### REQUIRED ACTION
The reply should consist of the line containing "line-height: 1.0em;" and all lines after it in the listing below, reproduced exactly and nothing more.

DATA section start

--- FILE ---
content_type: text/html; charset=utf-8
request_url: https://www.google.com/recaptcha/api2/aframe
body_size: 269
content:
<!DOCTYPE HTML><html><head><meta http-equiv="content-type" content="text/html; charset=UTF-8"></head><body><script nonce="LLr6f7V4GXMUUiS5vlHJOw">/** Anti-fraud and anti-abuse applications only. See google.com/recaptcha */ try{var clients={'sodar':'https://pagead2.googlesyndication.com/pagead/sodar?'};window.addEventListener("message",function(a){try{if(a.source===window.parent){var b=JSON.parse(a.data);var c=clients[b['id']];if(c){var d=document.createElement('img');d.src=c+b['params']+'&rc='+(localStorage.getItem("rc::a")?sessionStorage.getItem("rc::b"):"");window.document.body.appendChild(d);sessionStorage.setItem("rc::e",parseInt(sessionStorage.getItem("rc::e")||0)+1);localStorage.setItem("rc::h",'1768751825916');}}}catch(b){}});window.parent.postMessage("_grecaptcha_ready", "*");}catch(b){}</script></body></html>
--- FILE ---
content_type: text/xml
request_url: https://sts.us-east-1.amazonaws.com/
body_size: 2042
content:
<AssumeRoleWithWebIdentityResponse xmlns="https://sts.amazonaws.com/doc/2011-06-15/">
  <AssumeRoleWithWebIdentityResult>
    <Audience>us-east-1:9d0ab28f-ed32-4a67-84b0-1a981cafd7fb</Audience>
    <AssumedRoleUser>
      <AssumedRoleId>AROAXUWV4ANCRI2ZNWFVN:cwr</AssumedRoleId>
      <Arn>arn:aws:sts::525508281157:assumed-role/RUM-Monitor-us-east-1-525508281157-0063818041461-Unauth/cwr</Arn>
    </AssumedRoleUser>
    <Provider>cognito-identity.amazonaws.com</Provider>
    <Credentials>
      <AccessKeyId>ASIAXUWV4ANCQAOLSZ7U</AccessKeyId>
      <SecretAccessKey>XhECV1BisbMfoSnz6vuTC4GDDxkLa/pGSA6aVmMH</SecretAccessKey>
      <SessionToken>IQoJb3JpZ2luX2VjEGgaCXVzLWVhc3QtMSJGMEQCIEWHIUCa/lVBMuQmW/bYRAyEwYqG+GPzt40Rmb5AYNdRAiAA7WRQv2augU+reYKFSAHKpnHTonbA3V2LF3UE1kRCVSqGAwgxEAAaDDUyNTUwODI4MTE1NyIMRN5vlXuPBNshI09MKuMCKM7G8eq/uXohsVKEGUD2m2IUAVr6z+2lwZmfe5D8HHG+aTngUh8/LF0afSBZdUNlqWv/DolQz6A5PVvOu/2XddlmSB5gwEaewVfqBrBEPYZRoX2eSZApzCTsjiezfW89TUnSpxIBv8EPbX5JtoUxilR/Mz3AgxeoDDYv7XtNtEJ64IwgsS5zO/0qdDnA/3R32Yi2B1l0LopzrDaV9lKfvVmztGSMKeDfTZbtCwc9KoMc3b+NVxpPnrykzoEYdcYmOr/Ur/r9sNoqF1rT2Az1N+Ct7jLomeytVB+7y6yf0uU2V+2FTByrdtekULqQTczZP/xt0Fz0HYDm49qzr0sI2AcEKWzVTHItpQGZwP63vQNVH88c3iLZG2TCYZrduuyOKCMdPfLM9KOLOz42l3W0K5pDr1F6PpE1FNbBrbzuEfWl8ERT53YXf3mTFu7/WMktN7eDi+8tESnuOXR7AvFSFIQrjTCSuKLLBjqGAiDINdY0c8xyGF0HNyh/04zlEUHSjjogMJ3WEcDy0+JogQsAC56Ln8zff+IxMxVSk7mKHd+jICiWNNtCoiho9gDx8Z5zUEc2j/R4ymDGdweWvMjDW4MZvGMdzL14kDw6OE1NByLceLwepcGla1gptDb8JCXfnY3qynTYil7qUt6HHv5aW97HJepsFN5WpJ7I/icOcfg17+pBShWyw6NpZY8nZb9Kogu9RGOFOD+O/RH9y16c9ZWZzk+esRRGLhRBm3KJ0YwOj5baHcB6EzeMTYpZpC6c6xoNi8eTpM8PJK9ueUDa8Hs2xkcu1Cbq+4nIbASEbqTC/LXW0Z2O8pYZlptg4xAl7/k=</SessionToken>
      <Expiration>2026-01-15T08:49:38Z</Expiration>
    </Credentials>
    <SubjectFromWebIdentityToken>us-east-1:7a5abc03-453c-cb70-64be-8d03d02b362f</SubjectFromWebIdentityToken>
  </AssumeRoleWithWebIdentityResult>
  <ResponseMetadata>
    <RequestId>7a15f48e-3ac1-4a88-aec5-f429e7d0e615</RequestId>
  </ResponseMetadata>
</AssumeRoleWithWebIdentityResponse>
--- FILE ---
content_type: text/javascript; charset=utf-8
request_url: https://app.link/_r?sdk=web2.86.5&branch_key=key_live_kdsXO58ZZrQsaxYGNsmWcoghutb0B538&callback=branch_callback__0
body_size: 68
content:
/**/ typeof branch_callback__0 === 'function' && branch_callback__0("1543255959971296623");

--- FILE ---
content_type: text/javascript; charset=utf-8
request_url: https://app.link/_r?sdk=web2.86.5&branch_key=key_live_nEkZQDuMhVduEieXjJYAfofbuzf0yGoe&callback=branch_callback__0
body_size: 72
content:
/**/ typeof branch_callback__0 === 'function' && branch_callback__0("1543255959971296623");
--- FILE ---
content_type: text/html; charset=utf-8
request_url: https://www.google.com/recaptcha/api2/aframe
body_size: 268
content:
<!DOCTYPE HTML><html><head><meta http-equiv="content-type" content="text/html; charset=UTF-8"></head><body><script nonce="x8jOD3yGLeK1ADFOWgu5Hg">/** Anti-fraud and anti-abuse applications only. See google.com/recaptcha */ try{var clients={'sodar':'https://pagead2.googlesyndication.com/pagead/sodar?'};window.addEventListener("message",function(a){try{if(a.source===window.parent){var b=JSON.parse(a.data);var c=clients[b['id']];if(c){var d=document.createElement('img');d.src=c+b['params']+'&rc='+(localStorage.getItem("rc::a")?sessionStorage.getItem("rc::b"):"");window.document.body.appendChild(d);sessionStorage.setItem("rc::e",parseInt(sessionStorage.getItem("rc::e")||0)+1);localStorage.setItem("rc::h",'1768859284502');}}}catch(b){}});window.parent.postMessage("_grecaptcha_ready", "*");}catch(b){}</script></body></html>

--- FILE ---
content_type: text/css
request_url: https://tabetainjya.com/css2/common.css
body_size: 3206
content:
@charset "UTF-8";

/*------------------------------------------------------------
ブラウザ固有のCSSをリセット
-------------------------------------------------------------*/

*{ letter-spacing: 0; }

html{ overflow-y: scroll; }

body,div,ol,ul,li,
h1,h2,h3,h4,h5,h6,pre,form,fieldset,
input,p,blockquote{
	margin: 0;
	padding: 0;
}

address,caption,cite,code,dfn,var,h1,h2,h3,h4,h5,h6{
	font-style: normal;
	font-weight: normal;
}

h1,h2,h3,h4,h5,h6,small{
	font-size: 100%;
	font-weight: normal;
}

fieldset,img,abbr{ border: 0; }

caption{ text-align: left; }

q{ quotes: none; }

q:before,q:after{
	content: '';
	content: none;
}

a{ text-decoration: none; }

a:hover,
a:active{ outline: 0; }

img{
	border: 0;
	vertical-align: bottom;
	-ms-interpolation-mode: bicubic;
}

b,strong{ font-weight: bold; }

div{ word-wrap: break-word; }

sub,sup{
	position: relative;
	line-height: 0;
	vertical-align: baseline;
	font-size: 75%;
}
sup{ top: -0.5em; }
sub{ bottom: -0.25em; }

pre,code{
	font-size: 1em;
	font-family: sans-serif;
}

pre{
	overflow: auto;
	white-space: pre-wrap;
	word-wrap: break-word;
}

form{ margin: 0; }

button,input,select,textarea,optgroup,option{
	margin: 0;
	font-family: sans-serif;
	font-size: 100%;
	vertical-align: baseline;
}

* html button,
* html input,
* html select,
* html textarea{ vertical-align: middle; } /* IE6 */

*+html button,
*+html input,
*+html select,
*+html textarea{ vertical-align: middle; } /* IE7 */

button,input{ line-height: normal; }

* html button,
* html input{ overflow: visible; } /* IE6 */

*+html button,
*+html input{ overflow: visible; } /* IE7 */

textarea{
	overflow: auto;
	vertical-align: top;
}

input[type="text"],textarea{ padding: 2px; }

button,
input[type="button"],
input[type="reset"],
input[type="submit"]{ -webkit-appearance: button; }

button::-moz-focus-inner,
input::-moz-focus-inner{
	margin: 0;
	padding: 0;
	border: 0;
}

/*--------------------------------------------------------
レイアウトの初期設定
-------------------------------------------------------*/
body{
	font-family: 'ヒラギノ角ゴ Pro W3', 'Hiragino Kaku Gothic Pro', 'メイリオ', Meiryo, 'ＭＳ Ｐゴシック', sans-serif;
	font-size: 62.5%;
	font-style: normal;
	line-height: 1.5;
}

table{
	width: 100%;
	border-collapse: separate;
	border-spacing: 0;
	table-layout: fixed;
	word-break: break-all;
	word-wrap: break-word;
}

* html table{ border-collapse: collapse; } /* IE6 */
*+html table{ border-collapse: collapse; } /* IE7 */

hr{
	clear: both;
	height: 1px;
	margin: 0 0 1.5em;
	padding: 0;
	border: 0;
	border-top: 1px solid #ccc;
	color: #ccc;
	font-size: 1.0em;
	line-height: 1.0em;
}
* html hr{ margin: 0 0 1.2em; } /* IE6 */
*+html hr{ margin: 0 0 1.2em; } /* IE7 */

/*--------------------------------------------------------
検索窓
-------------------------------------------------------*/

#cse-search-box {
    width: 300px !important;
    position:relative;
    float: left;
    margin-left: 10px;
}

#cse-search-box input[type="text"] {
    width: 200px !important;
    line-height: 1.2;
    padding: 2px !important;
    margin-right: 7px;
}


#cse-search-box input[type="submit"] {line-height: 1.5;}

DATA section end

### RESULT
	line-height: 1.0em;
}
* html hr{ margin: 0 0 1.2em; } /* IE6 */
*+html hr{ margin: 0 0 1.2em; } /* IE7 */

/*--------------------------------------------------------
検索窓
-------------------------------------------------------*/

#cse-search-box {
    width: 300px !important;
    position:relative;
    float: left;
    margin-left: 10px;
}

#cse-search-box input[type="text"] {
    width: 200px !important;
    line-height: 1.2;
    padding: 2px !important;
    margin-right: 7px;
}


#cse-search-box input[type="submit"] {line-height: 1.5;}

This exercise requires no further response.